What is expected => Return the passage on male and white privilege below, word for word, from "I think whites" to "and blank checks.".

Document excerpt =>
+ + + +

Through the work to bring materials from Women’s Studies into the rest of the

curriculum, I have often noticed men’s unwillingness to grant that they are over-

privileged, even though they may grant that women are disadvantaged. They may say

they will work to improve women’s status, in the society, the university, or the

curriculum, but they can’t or won’t support the idea of lessening men’s. Denials which

amount to taboos surround the subject of advantages which men gain from women’s

disadvantages. These denials protect male privilege from being fully acknowledged,

lessened or ended.



Thinking through unacknowledged male privilege as a phenomenon, I realized

that since hierarchies in our society are interlocking, there was most likely a

phenomenon of white privilege which was similarly denied and protected. As a white

person, I realized I had been taught about racism as something which puts others at a

disadvantage, but had been taught not to see one of its corollary aspects, white

privilege, which puts me at an advantage.



I think whites are carefully taught not to recognize white privilege, as males are taught

not to recognize male privilege. So I have begun in an untutored way to ask what it is

like to have white privilege. I have come to see white privilege as an invisible package of

unearned assets which I can count on cashing in each day, but about which I was

‘meant’ to remain oblivious. White privilege is like an invisible weightless backpack of

special provisions, maps, passports, codebooks, visas, clothes, tools and blank checks.

+ + + +

Entries shown =>
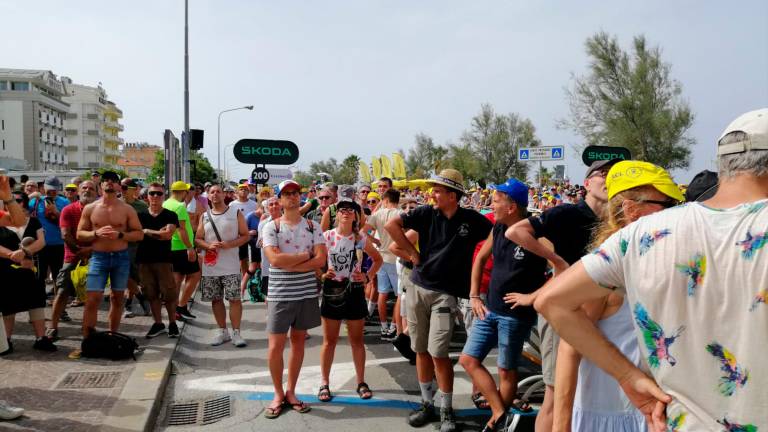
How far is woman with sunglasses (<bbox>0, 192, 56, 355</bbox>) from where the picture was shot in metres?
5.37

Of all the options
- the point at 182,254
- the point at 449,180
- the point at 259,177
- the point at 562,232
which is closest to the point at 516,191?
the point at 449,180

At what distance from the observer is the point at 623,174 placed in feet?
7.81

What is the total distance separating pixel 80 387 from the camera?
5.16m

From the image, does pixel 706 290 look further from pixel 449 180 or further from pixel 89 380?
pixel 89 380

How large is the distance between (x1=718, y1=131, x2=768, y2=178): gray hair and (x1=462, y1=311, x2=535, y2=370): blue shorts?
8.77 feet

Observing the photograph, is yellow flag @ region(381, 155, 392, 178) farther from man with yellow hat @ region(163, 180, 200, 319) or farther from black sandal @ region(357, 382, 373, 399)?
black sandal @ region(357, 382, 373, 399)

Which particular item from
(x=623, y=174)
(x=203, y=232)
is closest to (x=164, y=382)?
(x=203, y=232)

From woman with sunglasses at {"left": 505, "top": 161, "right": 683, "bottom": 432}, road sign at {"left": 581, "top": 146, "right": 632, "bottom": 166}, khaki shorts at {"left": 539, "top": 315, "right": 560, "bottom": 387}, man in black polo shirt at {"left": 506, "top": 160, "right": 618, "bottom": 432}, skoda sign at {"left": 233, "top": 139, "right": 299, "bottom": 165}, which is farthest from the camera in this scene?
skoda sign at {"left": 233, "top": 139, "right": 299, "bottom": 165}

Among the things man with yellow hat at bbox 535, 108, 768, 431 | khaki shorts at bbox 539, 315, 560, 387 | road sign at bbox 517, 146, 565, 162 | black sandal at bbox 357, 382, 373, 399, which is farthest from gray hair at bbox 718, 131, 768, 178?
road sign at bbox 517, 146, 565, 162

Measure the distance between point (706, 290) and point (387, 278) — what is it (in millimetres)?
6186

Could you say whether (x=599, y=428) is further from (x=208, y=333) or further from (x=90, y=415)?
(x=208, y=333)

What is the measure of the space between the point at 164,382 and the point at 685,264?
5137 millimetres

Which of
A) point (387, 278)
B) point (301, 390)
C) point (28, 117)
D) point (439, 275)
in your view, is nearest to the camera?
point (439, 275)

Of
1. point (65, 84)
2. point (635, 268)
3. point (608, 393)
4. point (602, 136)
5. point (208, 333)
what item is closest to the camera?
point (635, 268)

+ + + +

Exercise output =>
I think whites are carefully taught not to recognize white privilege, as males are taught

not to recognize male privilege. So I have begun in an untutored way to ask what it is

like to have white privilege. I have come to see white privilege as an invisible package of

unearned assets which I can count on cashing in each day, but about which I was

‘meant’ to remain oblivious. White privilege is like an invisible weightless backpack of

special provisions, maps, passports, codebooks, visas, clothes, tools and blank checks.